> PROBLEM: Copy out the mailing-list reply about XML and SGML below, word for word and in full.

> SELECTED PASSAGE:
On Wed, Oct 06, 1999 at 02:24:27PM +0000, Duncan Simpson wrote:
> When I last heard XML is a standard like SGML. You have to supply a DTD (document
>type description?). You need different tools for different DTDs :-) M$ could produce
>a wierd word DTD that is very hard to import, for example by emphanising physical
>style tags everywhere. Without having read the FS I *think* HTML can be repressented
>as a "brand" of XML. (At least one current HTML checker is a SGML checker packaged
>with a load of HTML DTDs).
>
Just for the record XML is a SGML subset, it excludes some of
the more exoteric sgml's features, that are rarely used to
have a cleaner format that is easily parsable.
DTD stands for Document Type Definition.
XML is also a meta-language, and HTML defined using XML.
There are available DTDs where this defined.
The idea of SGML and XML is that you can have the same tool
for different DTDs. Supposing that M$ follows the standard
(ok, lets start the bets ;) you will be able to use, as an example,
libxml (used with gnome now) to parse it.
This is the whole point of XML.
> Both HTML and DocBook are SGML but nestcape will not handle DocBook and jade does
>not handle HTML. Welcome to propietry formats that can masquerade as open standards.
>word2x 2 might get a XML reader and it's structure extraction engines, both existing
>and vaporware, might manage the rest. [word2x 2 is
> currently incomplete and non-working develware.]
I think the HTML dtd is XML conformant.
Docbook will be (at least this is the intent now) XML compatible
with version 5 (~2001).
> --
> Duncan (-:
> "software industry, the: unique industry where selling substandard goods is
> legal and you can charge extra for fixing the problems."
--
José

> MATERIAL SUPPLIED:

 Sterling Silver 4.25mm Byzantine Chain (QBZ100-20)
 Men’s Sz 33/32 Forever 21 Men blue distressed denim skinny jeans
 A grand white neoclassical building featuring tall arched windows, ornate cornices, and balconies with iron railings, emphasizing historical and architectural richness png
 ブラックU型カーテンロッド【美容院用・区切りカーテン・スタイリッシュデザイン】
* * *
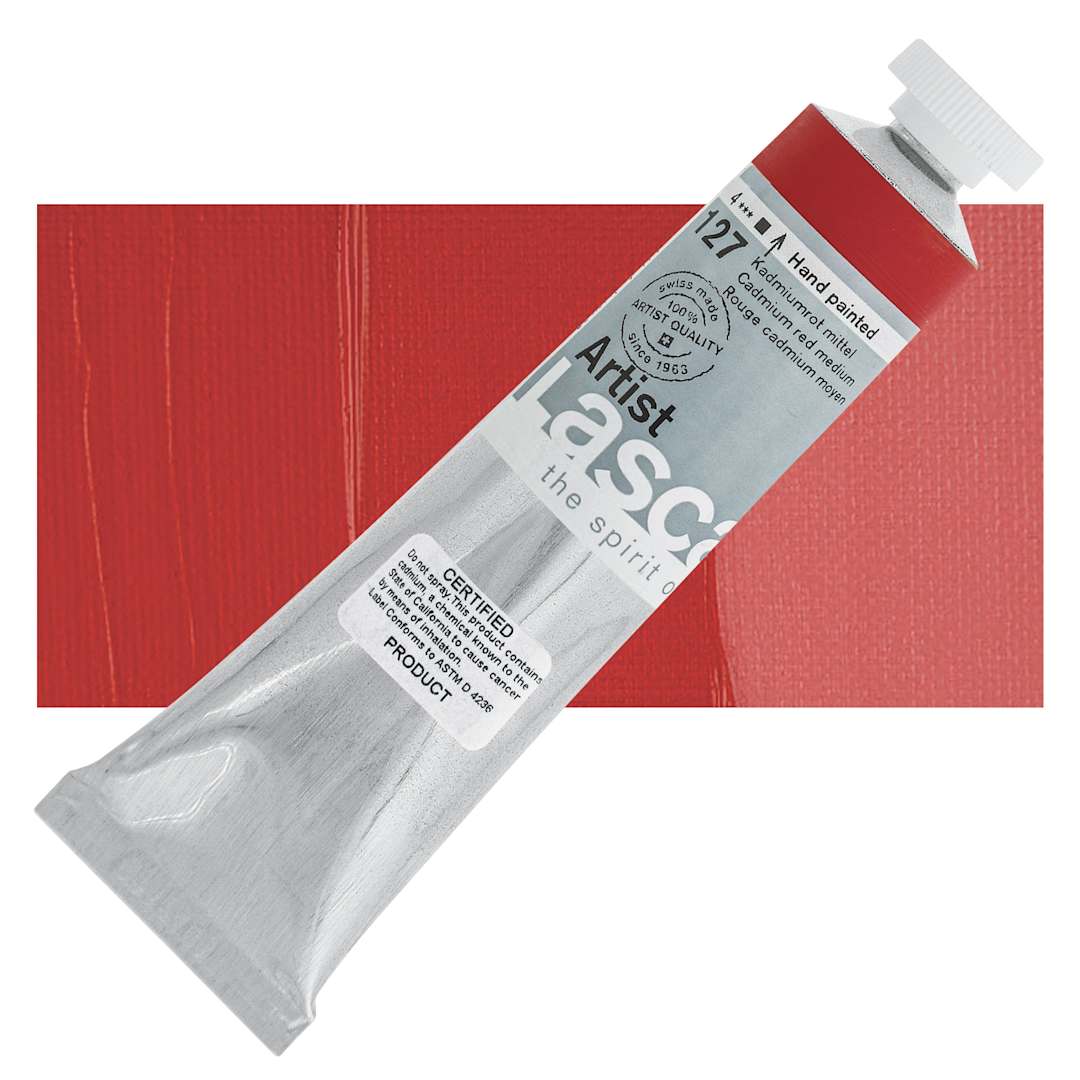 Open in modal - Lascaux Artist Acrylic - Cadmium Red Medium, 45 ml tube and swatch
==
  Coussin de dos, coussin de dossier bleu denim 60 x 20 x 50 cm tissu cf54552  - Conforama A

> SOLUTION TO THIS TASK:
On Wed, Oct 06, 1999 at 02:24:27PM +0000, Duncan Simpson wrote:
> When I last heard XML is a standard like SGML. You have to supply a DTD (document
>type description?). You need different tools for different DTDs :-) M$ could produce
>a wierd word DTD that is very hard to import, for example by emphanising physical
>style tags everywhere. Without having read the FS I *think* HTML can be repressented
>as a "brand" of XML. (At least one current HTML checker is a SGML checker packaged
>with a load of HTML DTDs).
>
Just for the record XML is a SGML subset, it excludes some of
the more exoteric sgml's features, that are rarely used to
have a cleaner format that is easily parsable.
DTD stands for Document Type Definition.
XML is also a meta-language, and HTML defined using XML.
There are available DTDs where this defined.
The idea of SGML and XML is that you can have the same tool
for different DTDs. Supposing that M$ follows the standard
(ok, lets start the bets ;) you will be able to use, as an example,
libxml (used with gnome now) to parse it.
This is the whole point of XML.
> Both HTML and DocBook are SGML but nestcape will not handle DocBook and jade does
>not handle HTML. Welcome to propietry formats that can masquerade as open standards.
>word2x 2 might get a XML reader and it's structure extraction engines, both existing
>and vaporware, might manage the rest. [word2x 2 is
> currently incomplete and non-working develware.]
I think the HTML dtd is XML conformant.
Docbook will be (at least this is the intent now) XML compatible
with version 5 (~2001).
> --
> Duncan (-:
> "software industry, the: unique industry where selling substandard goods is
> legal and you can charge extra for fixing the problems."
--
José